Conflict Management


Conflict Management Training

 

 

This highly interactive workshop often focuses on cultural conflicts, however, most conflicts tend to have a cultural dimension based on styles differences, age, gender, race/ethnicity, and a host of other variables.  The training includes skills to manage conflicts by recognizing possible sources of disagreements, discovering new ways to respond to disagreements.  All instructors of this topic are Certified Mediators who have worked in a variety of situations.

This workshop uses a carefully researched Conflict Styles Inventory that allows participants to self-identify which of five common styles they prefer to cope with conflict, based on their responses to the inventory. The inventory further identifies which conflict style the respondent prefers during interactions referred to as “Calm” and “Storm.” Anxiety and frustration may cause a “calm” conflict to escalate to “stormy.”

Executive Businessman

Participants learn what to do at those times when their own conflict style contrasts with the style(s) preferred by customers, coworkers, managers, and others. Activities, exercises, and case studies, help participants practice how to adapt or modify their own conflict style in order to alleviate further conflict and reach a positive conclusion.

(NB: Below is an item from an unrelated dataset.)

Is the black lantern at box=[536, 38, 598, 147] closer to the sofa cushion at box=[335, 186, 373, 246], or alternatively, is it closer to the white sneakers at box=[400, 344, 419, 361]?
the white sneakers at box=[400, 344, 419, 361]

“The class appreciated your interactive style and the pace
of the presentation.  You raised the group’s awareness of
the importance to understand not only our own conflict style,
but also the style of the people we deal with.”

Lynn Norman, Administrative Director
Leadership Institute of South Puget Sound

This session includes strategies to help individuals talk through and resolve cultural conflicts caused by diverse viewpoints that may be influenced by race, gender, age, religion, sexual orientation, and other differences.

Instructed by a certified mediator and pioneer in the concept of Cultural Mediation, the practice was mastered after Lonnie Lusardo’s research in South Africa.  Cultural Mediation is a combination of practices conducted by the (South African) Truth and Reconciliation Commission and the Quaker Peace Centre of Cape Town.